T42B-01:
Supercontinent Reconstructions as of 2014: Advances and Challenges
Thursday, 18 December 2014: 10:20 AM
David AD Evans, Yale Univ, New Haven, CT, United States
Abstract:
Dynamic models of supercontinent assembly and dispersal should strive to emulate kinematic histories obtained from the geologic record; but the breakup of Pangea and initial assembly of Amasia, at 200-0 Ma, are the only phases of an alleged "cycle" that are known with good precision. Pre-Mesozoic reconstructions (i.e., 95% of Earth history) must rely on typically non-unique geological comparisons between extant continental fragments, guided by sparse paleomagnetic data from those blocks. Pangea assembly and evolution (500-200 Ma) are known in broad terms, but uncertainties of order 10-20° arc distance are common.
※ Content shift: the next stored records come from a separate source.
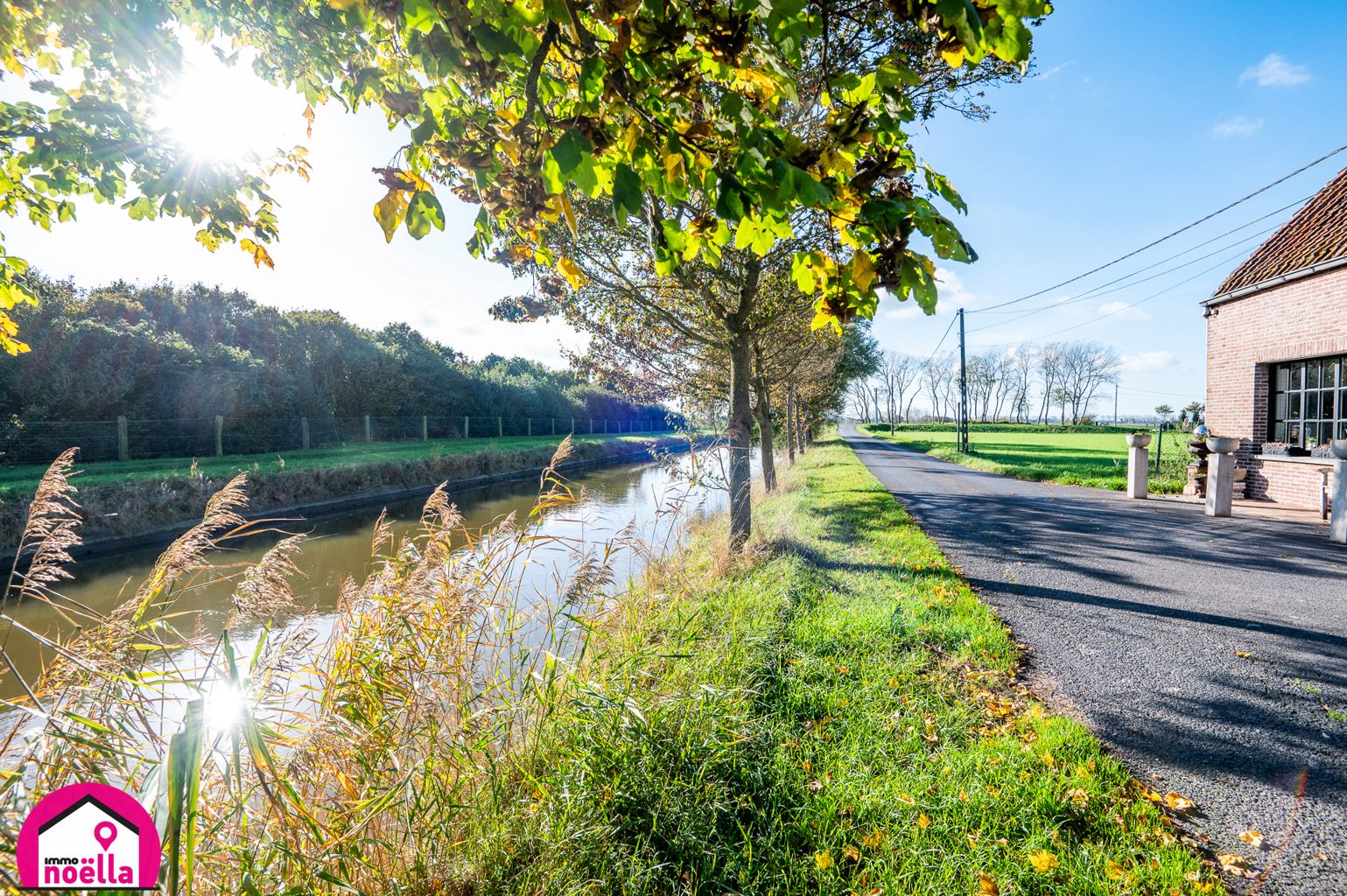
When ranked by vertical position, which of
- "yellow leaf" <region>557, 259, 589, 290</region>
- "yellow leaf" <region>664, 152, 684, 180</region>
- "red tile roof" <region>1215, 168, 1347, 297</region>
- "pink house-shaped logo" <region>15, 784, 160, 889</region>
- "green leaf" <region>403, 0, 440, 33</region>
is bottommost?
"pink house-shaped logo" <region>15, 784, 160, 889</region>

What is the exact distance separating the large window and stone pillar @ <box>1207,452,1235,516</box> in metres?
1.91

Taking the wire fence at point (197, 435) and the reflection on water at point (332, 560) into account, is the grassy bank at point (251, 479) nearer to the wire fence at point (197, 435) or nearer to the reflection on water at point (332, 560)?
the wire fence at point (197, 435)

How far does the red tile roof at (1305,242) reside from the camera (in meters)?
8.74

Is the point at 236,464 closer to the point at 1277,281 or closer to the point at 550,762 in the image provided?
the point at 550,762

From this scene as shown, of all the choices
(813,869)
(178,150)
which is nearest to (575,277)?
(813,869)

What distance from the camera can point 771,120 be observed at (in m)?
1.89

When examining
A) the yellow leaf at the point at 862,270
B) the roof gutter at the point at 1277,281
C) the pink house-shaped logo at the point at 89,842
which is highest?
the roof gutter at the point at 1277,281

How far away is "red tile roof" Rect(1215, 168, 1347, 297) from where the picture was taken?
Result: 8742 mm

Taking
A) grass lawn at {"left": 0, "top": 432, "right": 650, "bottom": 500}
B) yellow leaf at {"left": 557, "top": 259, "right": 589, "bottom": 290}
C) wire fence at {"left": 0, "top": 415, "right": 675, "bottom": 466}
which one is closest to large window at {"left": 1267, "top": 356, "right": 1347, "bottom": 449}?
wire fence at {"left": 0, "top": 415, "right": 675, "bottom": 466}

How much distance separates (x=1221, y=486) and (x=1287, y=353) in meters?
3.00

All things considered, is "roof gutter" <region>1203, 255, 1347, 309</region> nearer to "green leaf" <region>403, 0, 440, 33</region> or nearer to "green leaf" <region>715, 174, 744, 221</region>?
"green leaf" <region>715, 174, 744, 221</region>

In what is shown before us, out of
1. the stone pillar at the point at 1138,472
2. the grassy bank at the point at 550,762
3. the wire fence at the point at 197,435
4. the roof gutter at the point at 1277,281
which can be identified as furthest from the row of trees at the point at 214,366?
the roof gutter at the point at 1277,281

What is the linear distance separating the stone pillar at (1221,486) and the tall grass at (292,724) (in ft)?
36.1

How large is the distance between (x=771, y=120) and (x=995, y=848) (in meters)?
2.89
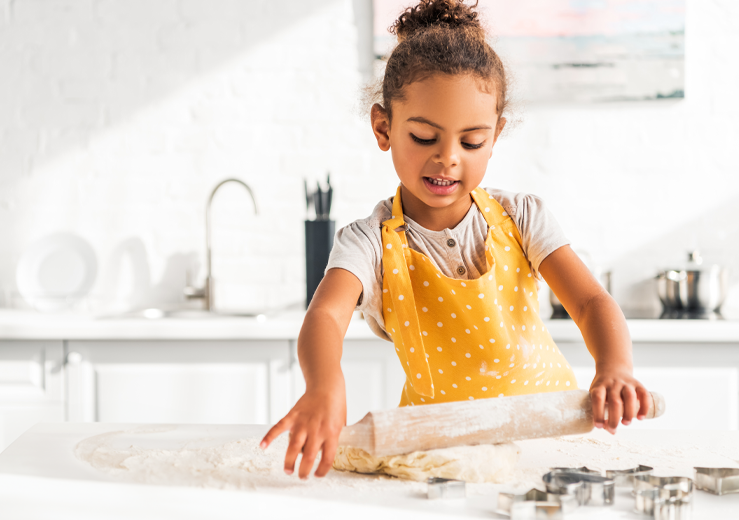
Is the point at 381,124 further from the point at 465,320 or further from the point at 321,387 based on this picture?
the point at 321,387

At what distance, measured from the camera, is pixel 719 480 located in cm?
60

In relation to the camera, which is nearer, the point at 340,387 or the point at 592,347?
the point at 340,387

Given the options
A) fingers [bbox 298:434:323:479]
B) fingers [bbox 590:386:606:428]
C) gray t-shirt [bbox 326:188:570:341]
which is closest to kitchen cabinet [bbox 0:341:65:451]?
gray t-shirt [bbox 326:188:570:341]

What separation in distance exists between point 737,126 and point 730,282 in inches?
21.3

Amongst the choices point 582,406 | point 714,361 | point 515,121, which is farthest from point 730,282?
point 582,406

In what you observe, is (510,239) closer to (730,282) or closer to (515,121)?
(515,121)

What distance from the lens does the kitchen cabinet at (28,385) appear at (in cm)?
183

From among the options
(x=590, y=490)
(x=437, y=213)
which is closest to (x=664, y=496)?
(x=590, y=490)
The transition from Rodinia breakup to incipient Pangea assembly (Gondwana amalgamation; 700-500 Ma) is the least understood interval of global kinematics from the past two billion years, with uncertainties occasionally nearing 90°, and raising the geophysical specters of non-dipole geomagnetic field geometries and/or rapid true polar wander oscillations. Various Rodinia reconstructions (900-700 Ma) share many common features, but they are upheld by a rather lean dataset, by comparison to Pangea. The assembly stage of Rodinia (1300-900 Ma) derives its substantial uncertainty from questions concerning not only the supercontinent's end-configuration as noted above, but also the reconstruction of its predecessor Nuna (1600-1300 Ma), which has made much recent progress though likewise based on relatively limited data. Nuna's assembly phase (2000-1600 Ma) is a fruitful frontier for global reconstruction hypotheses at their earliest stages of development. Older intervals (2700-2000 Ma) will likely soon yield some insights into whether an earlier possible supercontinent, Kenorland, may have existed; but gaining even a broad outline of its reconstruction will be hard-fought, probably over decades, against dwindling Archean preservation. Today's geodynamic modelers of supercontinental episodicity should consider these noteworthy uncertainties as they assess whether their models are "Earth-like." Explorations into neglected corners of parameter space may shed light not only onto possible dynamic evolutions of exoplanets, but perhaps also to our own planet in deep time.